Quelqu’un connaît-il le contenu de cette curieuse qualification juridique nommée Consentement à l’horrible ?
J’ai lu ça sur le net et je ne trouve pas d’explications serieuses. Il semblerait que ce soit une création jurisprudentielle taillée sur mesure pour Le Pen. En tout état de cause, cette qualification juridique me laisse sans voix. On peut difficilement faire plus novlang comme terme et c’est clairement une boîte de Pandore susceptible d’ouvrir une autoroute à la subjectivité du juge.

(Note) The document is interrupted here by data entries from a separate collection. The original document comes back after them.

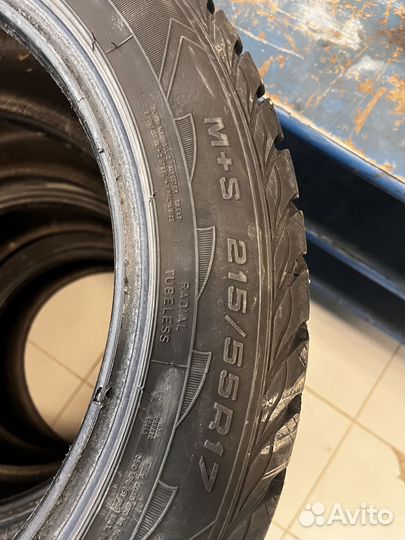 Goodyear UltraGrip Extreme 215/55 R17 94T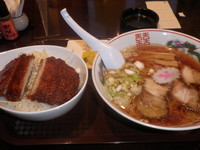 「中華そば＋ミニソースかつ丼セット（１０００円）」@元祖會津中華そば べこ めでたいや 東京分店の写真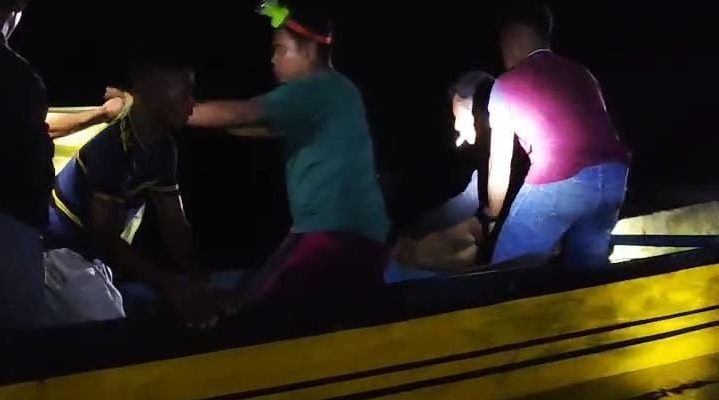 Warga Dua Desa Bersama Bhabinkamtibmas Melakukan Pencarian Korban Terkaman Buaya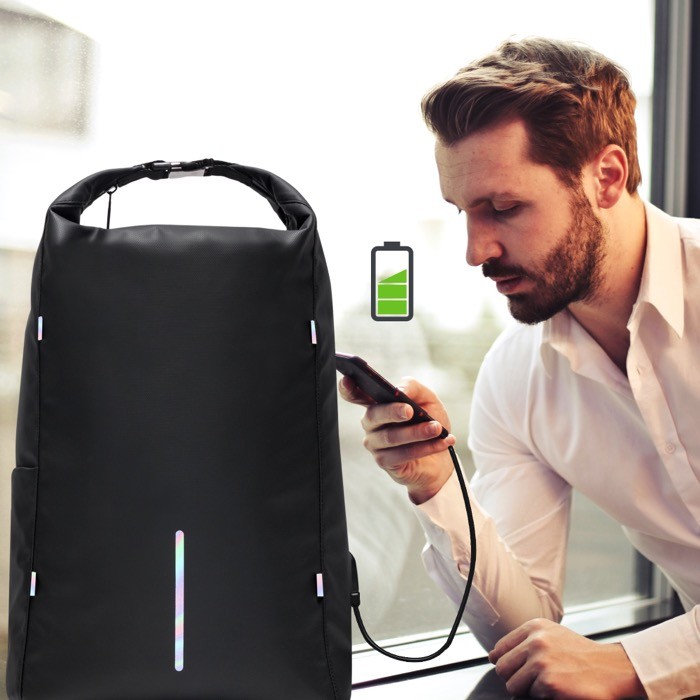 Mochila de poliéster con cremallera impermeable y carga USB 15,6” color negro vista detalle 1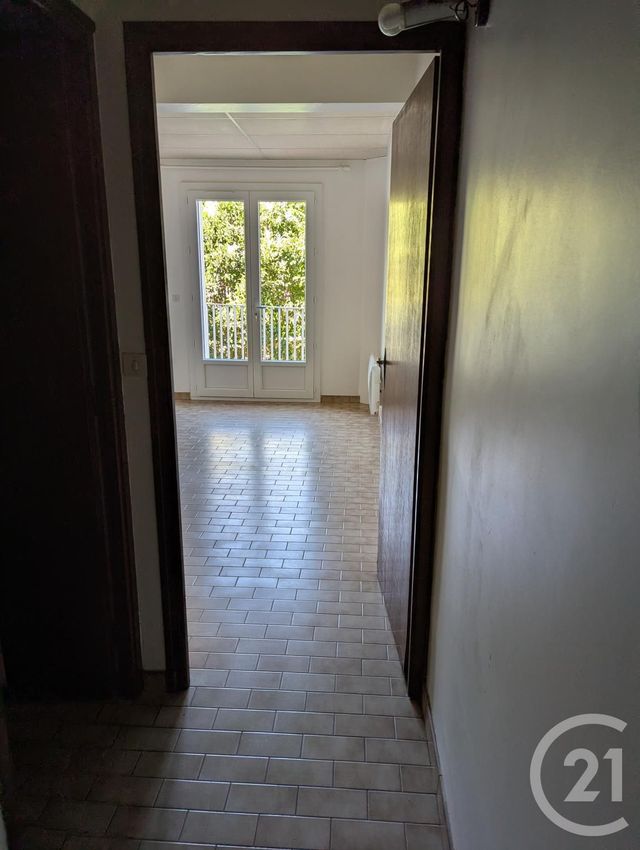 Appartement F2 à louer - 2 pièces - 42.35 m2 - GOUDARGUES - 30 - LANGUEDOC-ROUSSILLON - Century 21 La Big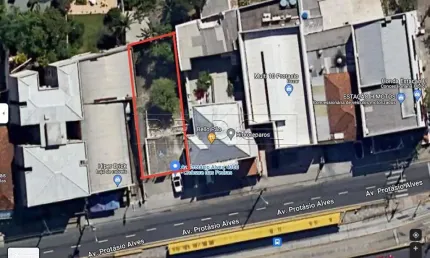Terreno em condomínio fechado para alugar na Avenida Protásio Alves, 4360, Petrópolis, Porto Alegre por R$ 6.000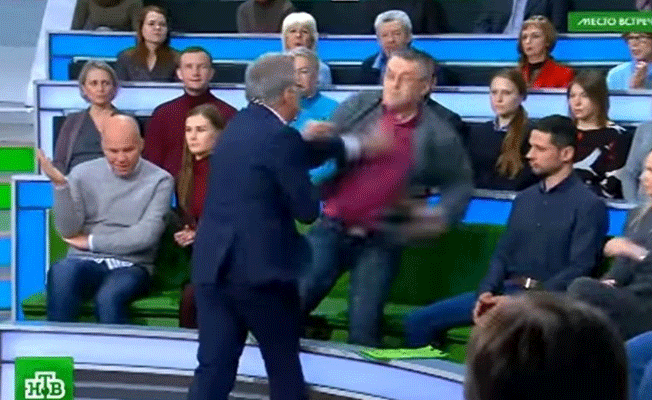 Rusya'da canlı yayında kavga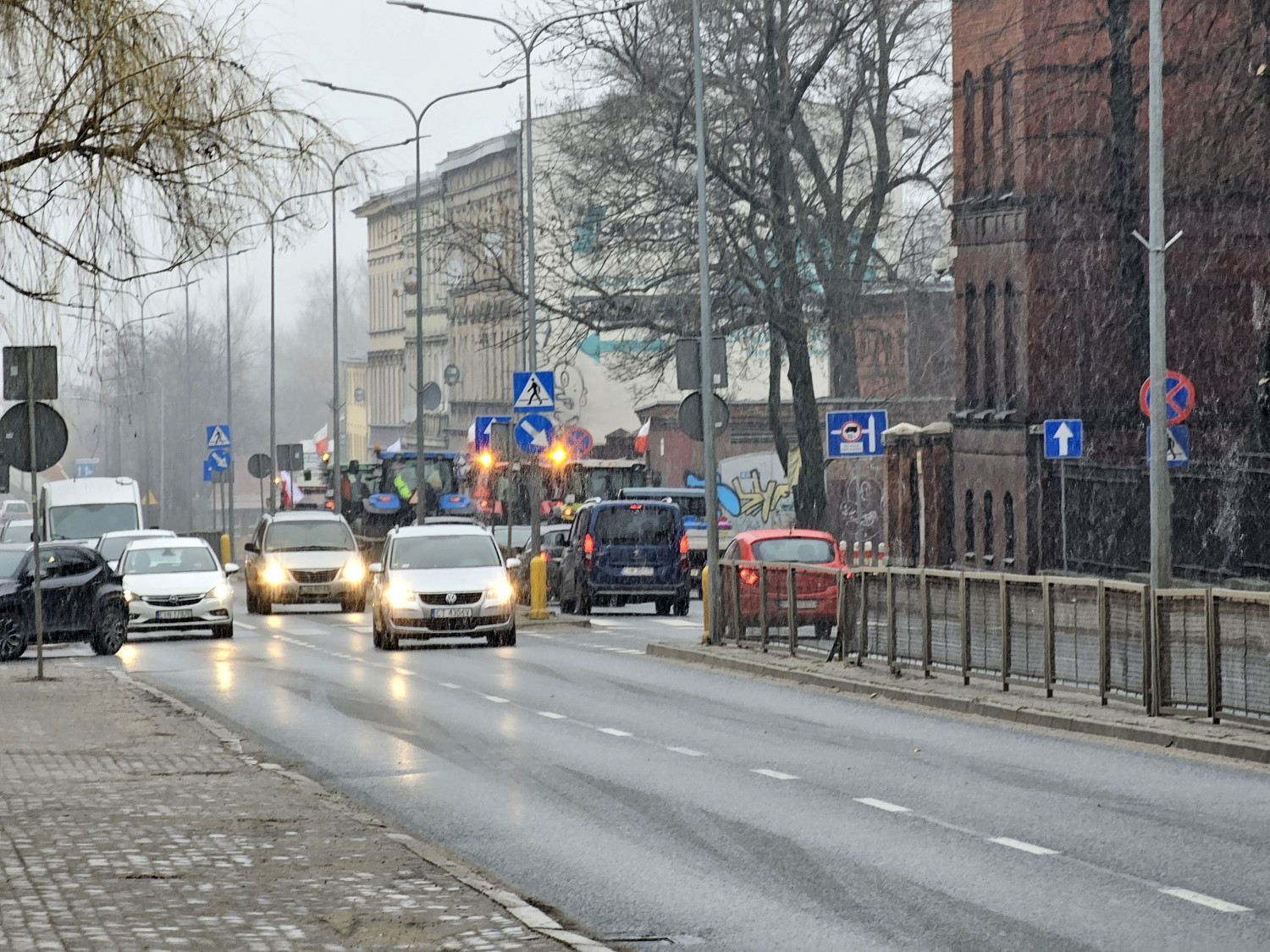 Krótko po godz. 9:00 pierwsze pojazdy protestujących rolników zmierzały ul. Dworcową w kierunku Gniewkówca.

Et je ne me fais guère d’illusion sur l’épaisseur intellectuelle des juges, leur honnêteté et leur capacité à mettre entre parenthèses leurs inclinaisons politiques. Autrement dit, une justice arbitraire. Ca sonne très soviétique l’idée de consentement à l’horrible.
Des infos ?
J’ai en effet des sueurs froides et en bon Citoyen je ne tiens pas à ignorer le droit; je crois en effet avoir consenti à l’Horrible non-Citoyen plusieurs fois dans ma vie. Je vais planquer des bouquins sous les lattes du parquet. A l’inverse, peut-on avoir des points de citoyenneté (pour passer les concours, obtenir des promotions etc) si l’on consent au Bien Citoyen et qu’on le fait savoir ? Achats et promotions de voitures hybrides, hébergement de Citoyens du monde, métissage comme preuve de Tolérance, adhésion à des associations Citoyennes, signatures de manifestes Citoyens, vigilance Citoyenne etc
Un ordre juste comme le nôtre se doit d’accorder la Miséricorde à ceux qui, par leurs lectures par exemple, ont au moins une fois consenti à l’Horrible. La lecture de ceux qui ont consenti à l’Horrible n’est-elle pas un aveu de consentement à l’Horrible ? La conscience Citoyenne, la distance Citoyenne plaiderais-je si j’étais avocat mais on me rétorquera qu’elle ne suffit pas et que certains bouquins de Céline sont par exemples introuvables, preuve que la République ne mise pas toujours sur la conscience Citoyenne. Pour avoir lu du Céline ou du Drieu, on risque de prendre combien ? L’avocat pertinent notera néanmoins que la République et sa Justice ne considèrent pas l’Horrible comme une valeur absolue. L’individualisation de la peine, sans doute. Suffit pas d’avoir fait couler du sang. Avoir déclaré que l’URSS avait été globalement positive, vêtir des uniformes soviétiques, faire l’apologie des Brigades Rouges c’est prescrit au bout de 24 heures ou exempté, semble-t-il. L’exception juridique française, sans doute.